FOTO: DHA / stanbul Aydın Üniversitesi (İAÜ) Afet Eğitim Uygulama ve Araştırma Merkezi (AFAM) Koordinatörü Serhat Yılmaz

“RİSK VE KRİZ İDARESİ PLANLANMALI”

Orman yangınlarının önlenmesi açısından gözetleme kuleleri, devriye sistemi üzere birçok sistemin bulunduğunu, fakat bunların yüzeysel kaldığını kaydeden Yılmaz, şunları söyledi:

* Bu nedenle süreci afet idare döngüsü içerisinde kıymetlendirmek daha hakikat bir yaklaşım olacaktır. Yani risk ve kriz idaresi olarak iki başka evre planlanmalıdır.

* Risk evresinde ülkemizin orman yangın riskleri belirlenmeli ve bu risklerin önceliklendirildiği bir risk haritasının çıkarılması gerekmektedir. Bu risk haritasının çıkarılması ise bu alanda sorumluluğu bulunan tüm kurum ve kuruluşların iştiraki ile hazırlanmalıdır.

* Böylelikle öngörülen yangın risklerine yönelik proaktif bir strateji uygulanabilecektir. Orman yangınlarını önlemenin ikinci evresi ise kriz idaresi oluşturmalıdır.

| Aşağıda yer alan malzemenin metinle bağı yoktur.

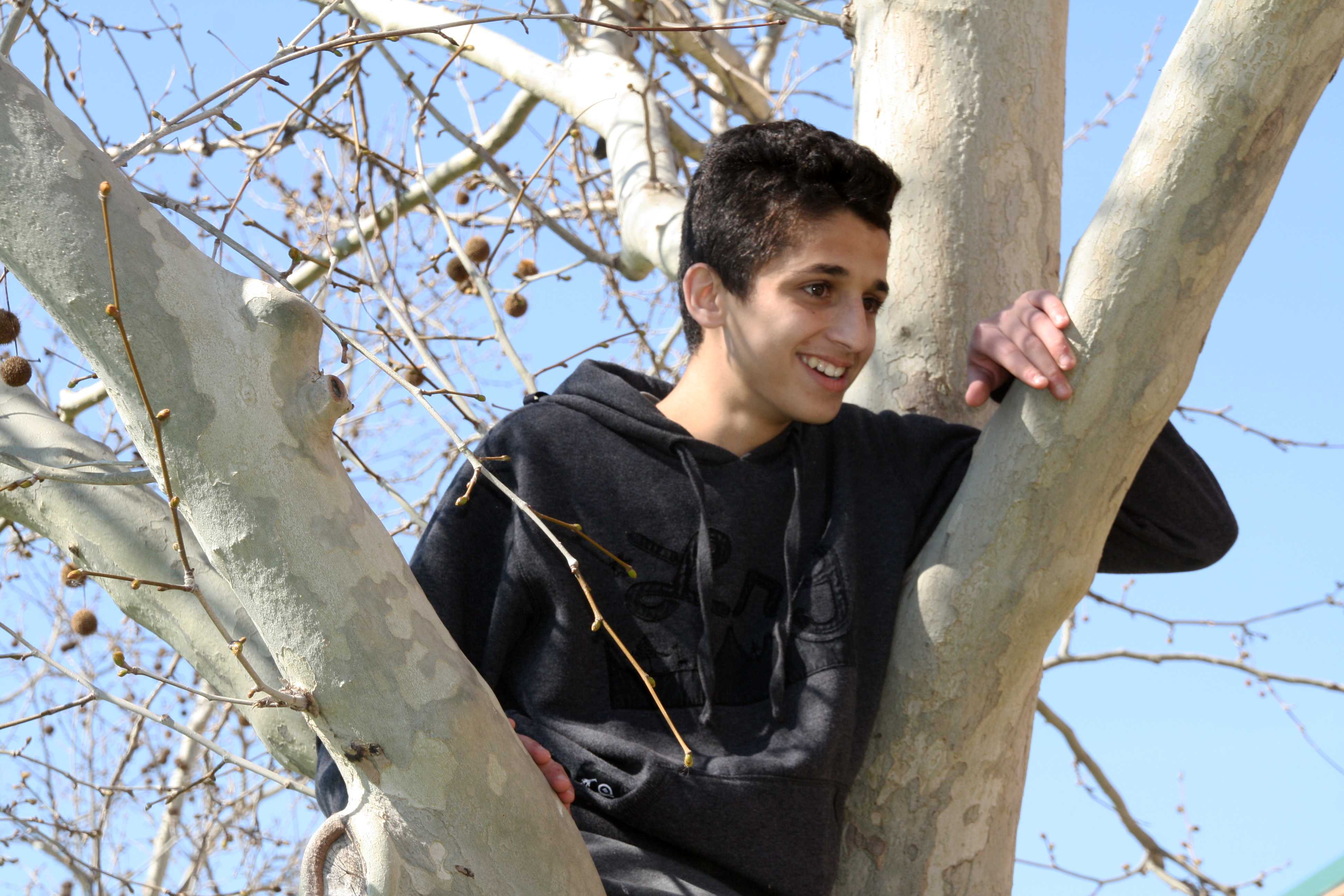 Out shooting for photography freshman Ramzi Taha climbs into a tree to pose  for other students in the class so they could get their shots for the project that they have to turn in soon. For the project they were working on they were required to show different photography compositions Taha climbed the tree in order to model framing. Photo by Hannah Bociek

* Bu evrede ise muhtemel bir orman yangını olayına en süratli ve yanlışsız müdahalenin nasıl gerçekleştirileceği müdahale stratejilerinin, ziyan gören alanların tekrar nasıl ormanlık alana dönüştürüleceği ve iyileştirme çalışmalarına yönelik stratejilerin geliştirilmesi gerekmektedir.

* Tabi bu her iki evre için yapılacak çalışmalara yönelik yasal altyapının da oluşturulmasına muhtaçlık duyulacaktır.

“FARKLI UZMANLIKLARIN İŞ BİRLİĞİ ŞART”

Yanarak ziyan görmüş bir ormanın iyileştirmesiyle ilgili çalışmaların, afet idaresi bağlamında değerlendirildiği takdirde, kriz idaresi evresinde gerçekleştirilmesi gerektiğini belirten Yılmaz, “Bu çalışmaların tek amacının ise en az ziyan gören ormanlık alan kadar alanın tekrar ağaçlandırılmasına ve burada doğal ömrün canlanmasına yönelik olması gerekmektedir. Bu çalışmalar içinse birçok farklı uzmanlığın iş birliğine gereksinim duyulacaktır. Örneğin yangının gerçekleştiği ormanlık alandaki floranın (belirli bir bölgedeki bitki, mantar ve tek hücrelilerin tamamı) bilinmesi ve buna nazaran ağaçlandırma çalışmalarının yapılması gerekmektedir” tabirlerini kullandı.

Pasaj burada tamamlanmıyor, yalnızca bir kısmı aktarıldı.